Article Text
Abstract
Introduction/Background Endometrial precancer (endometrioid intraepithelial neoplasia/EIN) diagnosis remains contentious, with variable criteria and frequent disagreements among gynecologic pathologists, potentially leading to under/overtreatment. The endometrium is unique in that diagnostic biopsies do not extirpate neoplastic lesions. Our purpose was to 1) characterize serial genomic alterations along the pre-EIN/EIN/cancer continuum in individual women; 2) determine if genomic analysis adds diagnostic value to histopathological review.

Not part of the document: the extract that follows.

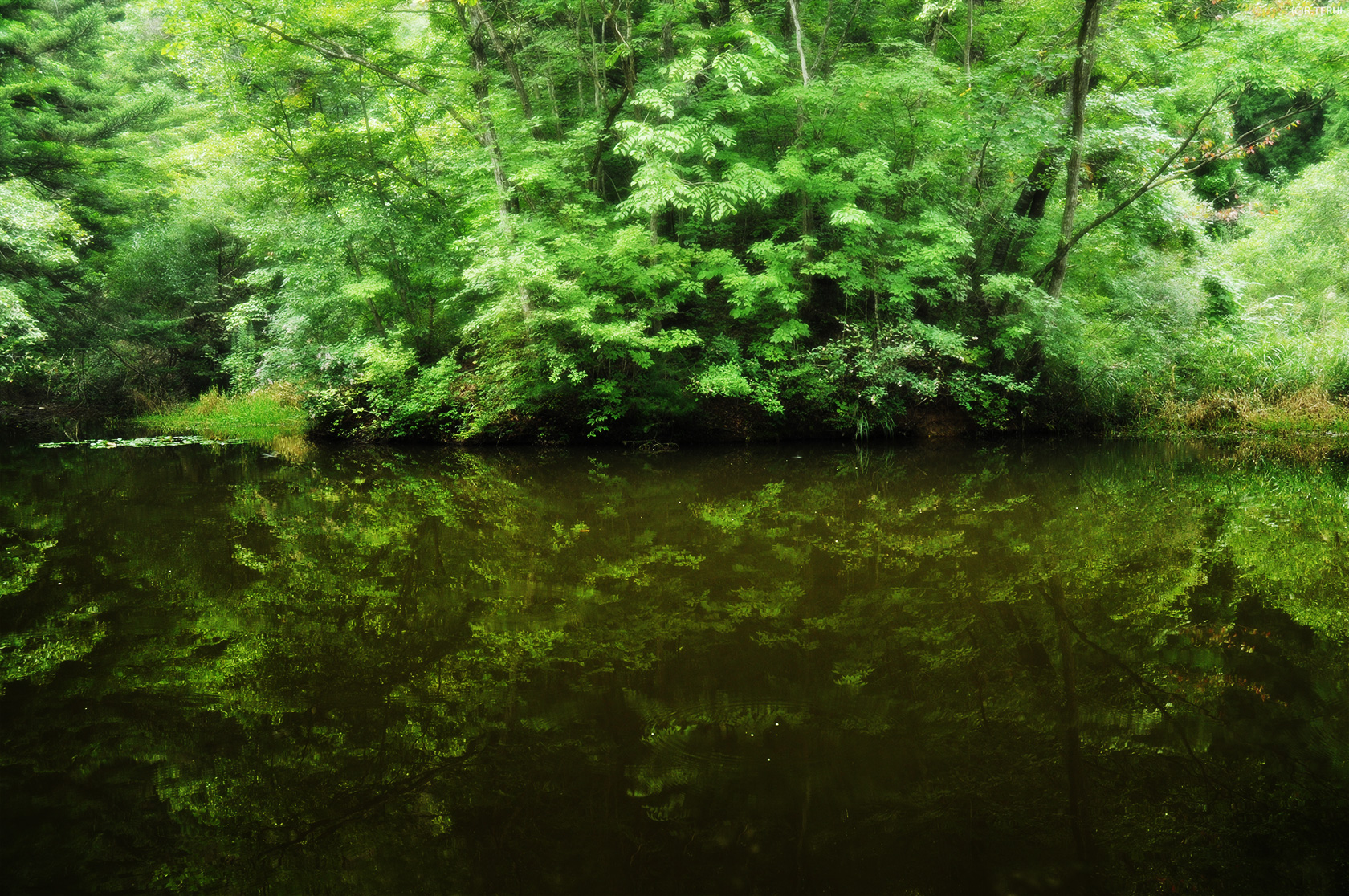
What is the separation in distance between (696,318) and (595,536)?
7.32 meters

Methodology Inclusion criteria were 1) endometrial cancer diagnosis/hysterectomy 2) preceding serial endometrial biopsies (typically over many years) including for some patients an early biopsy before an EIN diagnosis. A comprehensive panel was designed for genes recurrently mutated in endometrial cancer, including hereditary cancer loci. Formalin-fixed/paraffin-embedded specimens for each cancer, preceding samples, and matched germline DNA were subjected to barcoded massively-parallel sequencing to identify mutations, hereditary and acquired, and track their origin and allelic frequency progression. 147 samples from 29 women (5.1 samples/patient) were analyzed.
Results In all but two patients mutations in the cancer were detectable in preceding EIN(s). Notably, ≥1 mutations were detectable in 15/19 patients where a pre-EIN biopsy was available. Serial analysis provided unique insights into the progression of various endometrial cancers. In most cases, the presence of ≥1 mutation could be confirmed by immunohistochemistry, providing unique views of histologic correlates. Class-defining mutations (e.g. POLE) were identified in several cases. Germline mutations were identified in patients with known cancer predisposition syndromes. Mutations were not identified in 15 age-matched control (normal) endometria, arguing that with appropriate thresholds, age-related endometrial mutations should not confound analyses.

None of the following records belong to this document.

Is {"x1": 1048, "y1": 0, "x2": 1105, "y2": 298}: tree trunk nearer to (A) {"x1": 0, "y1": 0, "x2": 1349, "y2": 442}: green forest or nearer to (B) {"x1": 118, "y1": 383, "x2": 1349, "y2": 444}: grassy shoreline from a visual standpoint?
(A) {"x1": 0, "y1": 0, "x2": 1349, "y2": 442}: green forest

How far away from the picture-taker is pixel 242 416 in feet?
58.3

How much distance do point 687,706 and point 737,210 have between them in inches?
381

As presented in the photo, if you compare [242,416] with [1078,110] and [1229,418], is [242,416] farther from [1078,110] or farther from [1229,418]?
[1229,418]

Conclusion Genomic analysis of selected endometrial biopsies has the potential to be a cost-effective and valuable diagnostic adjunct to histology, also replacing in a single assay diverse screening methods to identify cancer predisposition syndromes. Though of considerable promise, further investigations will be required to establish utility and refine diagnostic criteria.
Disclosure The authors have no conflicts of interest to disclose. Funding to DHC was provided by the National Institutes of Health/National Cancer Institute (USA), the Cancer Prevention Research Institute of Texas (State of Texas) and the UT Southwestern Stembridge Distinguished Professorship.